Colin, too, dealt with the expectations and pointed critiques that come with playing for one’s father.
He heard it, he said, from “(the) stands, parents, you name it,” he said. “But it’s going to happen anywhere where a kid’s playing for his dad. You just do everything you can to do the small stuff right and let the rest take care of itself.”
Danny said the added pressure has been a worry for him as a father.
“That’s the part you worry about, is that everybody knows he’s my son, and with that comes a lot of eyes on you and expectations,” he said.
The elder Hall suspected that Colin was carrying an extra burden at the end of April after the Jackets lost a home series to Duke. Danny expressed his frustration and disappointment to the team and feared that Colin, as a senior, a captain and the coach’s son, was internalizing it to a greater degree than was productive. The two went to dinner, Colin calling it more “father/son” than “coach/captain.” The message was, don’t let the team’s play affect his individual performance.
“I think he was just worried about me, and he knows me better than anybody,” Colin said. “He just wanted to make sure I was mentally there and could just reset and finish strong.”
Tech went on to upset then-No. 3 Miami the next weekend and goes into the Tennessee regional having won seven of its past eight games.
That hot streak has been among the many highs for the Halls. Since Carter’s first season, Tech has gone to the NCAA Tournament four times and won two ACC Coastal Division titles.

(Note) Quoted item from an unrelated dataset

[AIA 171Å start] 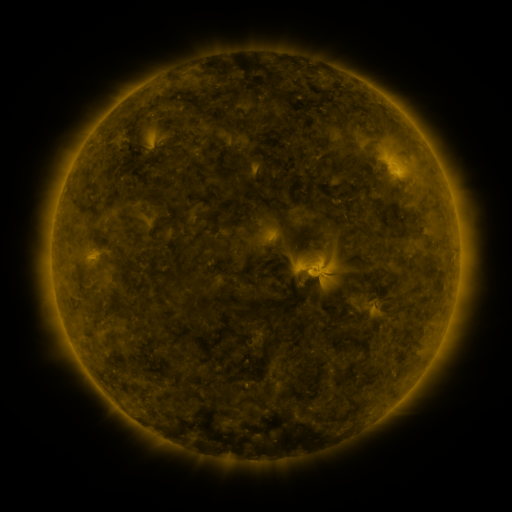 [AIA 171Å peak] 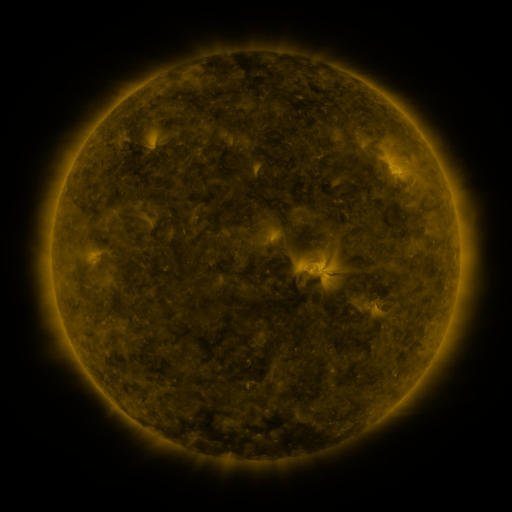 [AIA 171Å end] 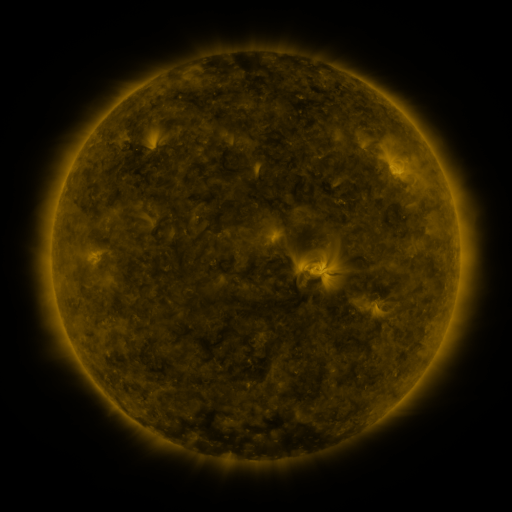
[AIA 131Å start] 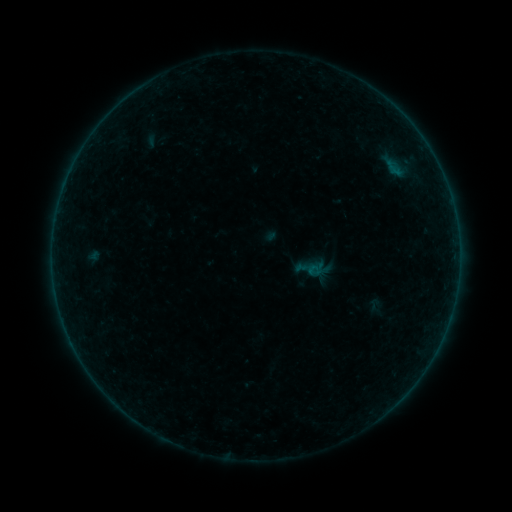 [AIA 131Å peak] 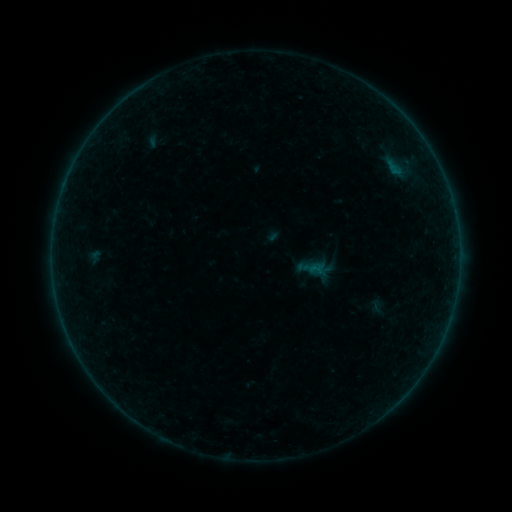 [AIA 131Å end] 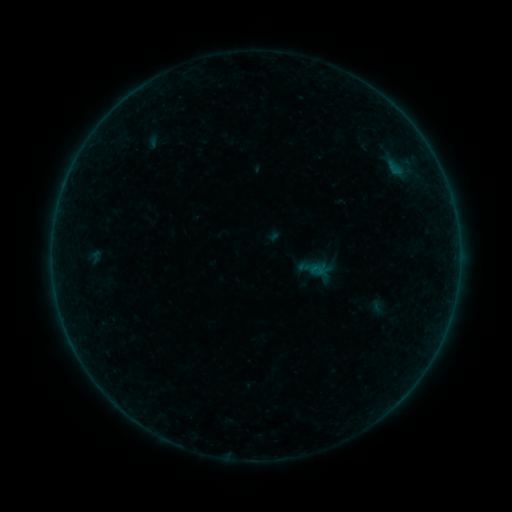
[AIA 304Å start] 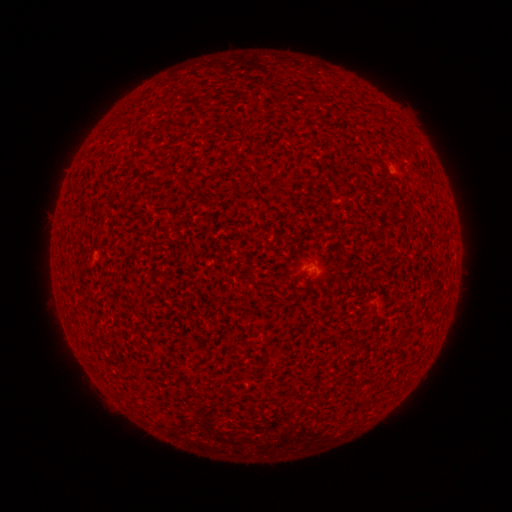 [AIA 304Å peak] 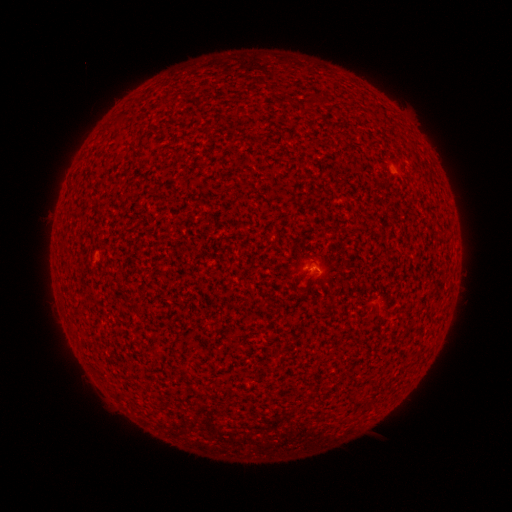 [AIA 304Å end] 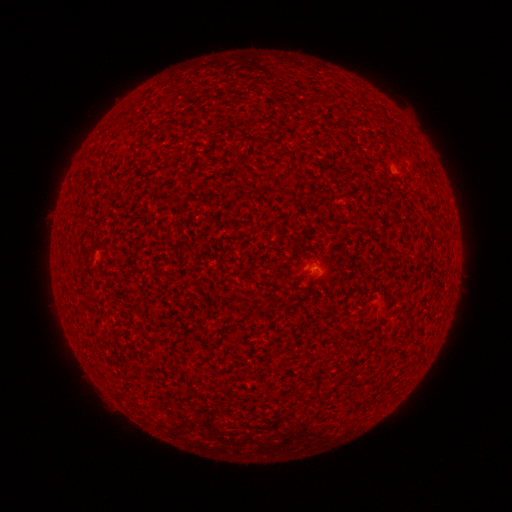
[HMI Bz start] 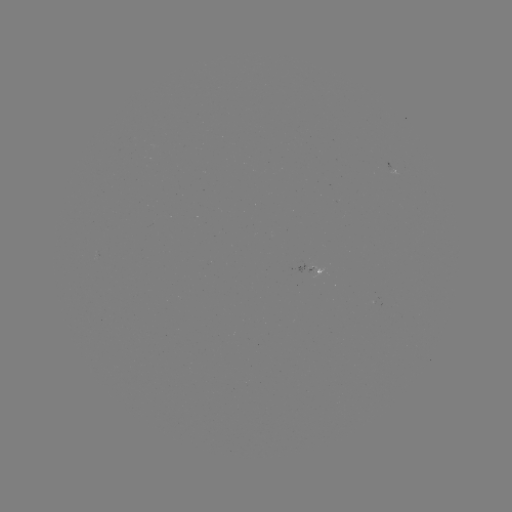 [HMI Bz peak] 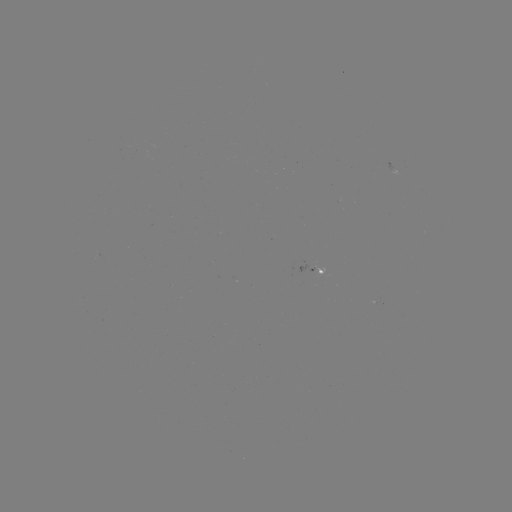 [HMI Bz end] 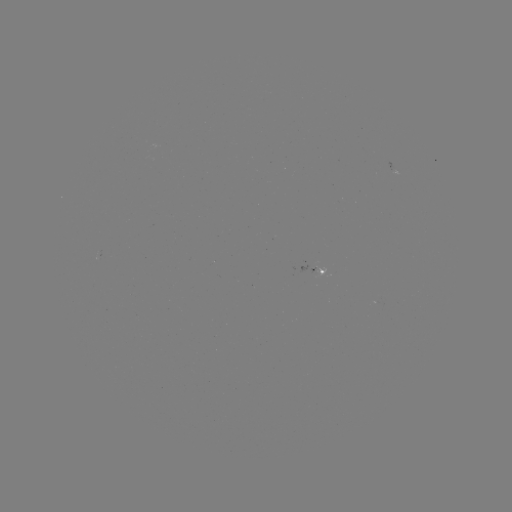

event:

Colin has been a starter in the outfield since his freshman season and has played in 210 games over five seasons. This season, he’s hitting .264 and has set career highs in home runs (eight), runs (49) and stolen bases (seven), among other categories. The experience of playing for his father has been the most enjoyable aspect of the ride for Colin.
“He’s an easy guy to play for, a true player’s coach,” he said. “Just being able to compete for him and have fun together on the field, that’s what makes it special.”
He did, though, at first have to get used to a different side to his dad.
“Me and my brother were so used to just friendly Dad at home,” he said. “You come out here for your first fall practice freshman year and he’s, like, up your (expletive). You’re like, ‘Who’s this guy?’ I think Carter didn’t tell me anything before he came here, how intense he was. But you learn pretty quick that it’s a different animal than at home.”
For Danny, the pleasure has been for him and wife, Kara, to have a close-up seat to watching their sons enjoy their college experience. With Colin in particular, Danny has taken pride in watching him work hard on his defense, going from being an average defensive outfielder to a superior center fielder.
Watching from the dugout, he feels the same unease familiar to just about all parents watching their children perform on a public stage.
“I will say there’s a lot of anxiety when they’re at the plate or they’re making plays that I don’t have with the other eight players,” Danny said. “That’s real.”
Danny acknowledged that “it’ll be weird” when Colin’s career ends, ending this seven-year span of having a son on the team. And while Carter’s teams were not able to win a regional, the hope remains for Colin’s final team to reach the College World Series, a destination that has eluded the Jackets since 2006.
After that, the Halls hope that he’ll get a chance to play professionally, though it’s unclear if that will happen. Carter is now a baseball agent with Excel Sports Management. Colin’s post-baseball plans are to go into medical sales. While their playing careers did not unfold as perhaps they dreamed, both have their degrees in business administration and have enjoyed the rare privilege of playing college baseball for their father.
“I’ve told everybody,” Danny Hall said. “It’s a blessing.”